Whatever the unknowable truth about their motivations—lacking written records—that looks like what happened based upon the Rig Veda, replacement of the city-dwelling culture with the pastoral Vedic culture, and eastward expansion of the new culture looking to replace the rich pastures and farmland lost to desert.
The Harappan Phase of the IVC lasted 1,600 years from 3300 to 1700 BC. This same period in Mesopotamia started with Sumer’s Uruk period and ended with the Elamite invasion, fall of the Sumerian civilization (destruction of Ur), and migration of the Amorites to the Mediterranean coastlands. Likewise, this period starts in Egypt with the predynastic kings and ends with the fall of the Middle Kingdom upon the arrival of the Hyksos, thus beginning the Second Intermediate Period.

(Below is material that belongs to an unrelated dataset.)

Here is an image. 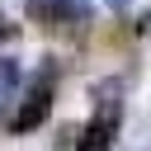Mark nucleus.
<instances>
[{"label": "nucleus", "instance_id": "obj_1", "mask_svg": "<svg viewBox=\"0 0 151 151\" xmlns=\"http://www.w3.org/2000/svg\"><path fill=\"white\" fill-rule=\"evenodd\" d=\"M47 113H52V66H47V71L33 80V90L24 94V104H19V113H14V132H33V127H42Z\"/></svg>", "mask_w": 151, "mask_h": 151}, {"label": "nucleus", "instance_id": "obj_2", "mask_svg": "<svg viewBox=\"0 0 151 151\" xmlns=\"http://www.w3.org/2000/svg\"><path fill=\"white\" fill-rule=\"evenodd\" d=\"M113 132H118V99H99V113L80 127L76 151H109L113 146Z\"/></svg>", "mask_w": 151, "mask_h": 151}, {"label": "nucleus", "instance_id": "obj_3", "mask_svg": "<svg viewBox=\"0 0 151 151\" xmlns=\"http://www.w3.org/2000/svg\"><path fill=\"white\" fill-rule=\"evenodd\" d=\"M24 14L33 19V24H66V14H61V0H24Z\"/></svg>", "mask_w": 151, "mask_h": 151}, {"label": "nucleus", "instance_id": "obj_4", "mask_svg": "<svg viewBox=\"0 0 151 151\" xmlns=\"http://www.w3.org/2000/svg\"><path fill=\"white\" fill-rule=\"evenodd\" d=\"M14 90H19V61H9V57H0V109L14 99Z\"/></svg>", "mask_w": 151, "mask_h": 151}, {"label": "nucleus", "instance_id": "obj_5", "mask_svg": "<svg viewBox=\"0 0 151 151\" xmlns=\"http://www.w3.org/2000/svg\"><path fill=\"white\" fill-rule=\"evenodd\" d=\"M61 14L66 19H85L90 14V0H61Z\"/></svg>", "mask_w": 151, "mask_h": 151}, {"label": "nucleus", "instance_id": "obj_6", "mask_svg": "<svg viewBox=\"0 0 151 151\" xmlns=\"http://www.w3.org/2000/svg\"><path fill=\"white\" fill-rule=\"evenodd\" d=\"M5 38H14V28H9V24H5V14H0V42H5Z\"/></svg>", "mask_w": 151, "mask_h": 151}, {"label": "nucleus", "instance_id": "obj_7", "mask_svg": "<svg viewBox=\"0 0 151 151\" xmlns=\"http://www.w3.org/2000/svg\"><path fill=\"white\" fill-rule=\"evenodd\" d=\"M109 5H113V9H127V5H132V0H109Z\"/></svg>", "mask_w": 151, "mask_h": 151}]
</instances>
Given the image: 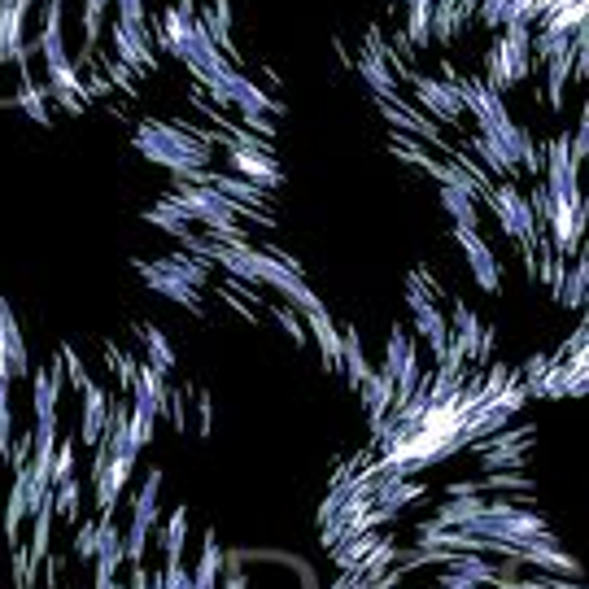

What is notable about 3300 BC is that, while the Sumerian civilization was already formed and robust, the other two were just getting started. What is remarkable about the year 1700 BC is that the IVC’s Harappan culture, Mesopotamia’s Sumerian culture, and Egypt’s Middle Kingdom collapsed before foreign cultures. The Harappans fell to a powerful Indo-Aryan influence which is chronicled by the Rig Veda. Sumer fell to an invasion from Elam, which bordered the Indo-Aryan hotbed to their east. And Egypt fell to the Hyksos from the north, who used horses and chariots (Indo-European cultural influence), and who themselves felt pressure from arriving Amorites. It appears the Indo-Aryan expansion was creating primary and secondary pressures across Eurasia. This is most notably identified by the emergence of horse-drawn chariot warfare.
Let’s wrap-up our 37 post analysis of what the world looked like from the end of the last Ice Age through the time of my novels in 3,203 BC to the collapse of the Sumerian culture in Mesopotamia, the Middle Kingdom in Egypt, and Harappan Civilization in the Indus Valley. But, I don’t want you to do so without reviewing that period in the context of the entire world’s cultures. So here are some helpful links:
History of India. This is a powerful Indian web site. Study the left-hand menu, and start by clicking the Indus Valley. After going through the IVC, you can access vastly more about India.
World History Timeline: India. This a powerful graphic engine that will initialize in the Time Maps History Atlas with “India and South Asia.” Stay there and click your way through the India map from 3500 BC on. Once done, and if you’re inclined, click Atlas on the header bar, and pick another area of the world.
Mesopotamian Timeline. This is a powerful ancient history website. Once you’ve reviewed the Mesopotamian timeline on the first page, you might profitably examine the rest of the site for your future reference.
Ancient Egyptian Timeline. This powerful site is dedicated to Ancient Egypt. Once you’ve reviewed the Egyptian timeline on the first page, you might profitably survey the rest of the site for your future reference.
World History Timeline. We’ve used this website above, but this time it starts on a page with a single timeline of top historical events all over the world. Note the control bar on the top of the left panel. Start by clicking 9000-4000 BC. When finished with that, do the next two timelines. The lowest timeline isn’t yet live.
I hope you have enjoyed today’s exercise of what Hercule Poirot calls “your little grey cells.” If you have followed this Raising Up Pharaoh blog all the way from the first post, you have already acquired a broader overview of prehistory than 99% of the world’s college-educated population.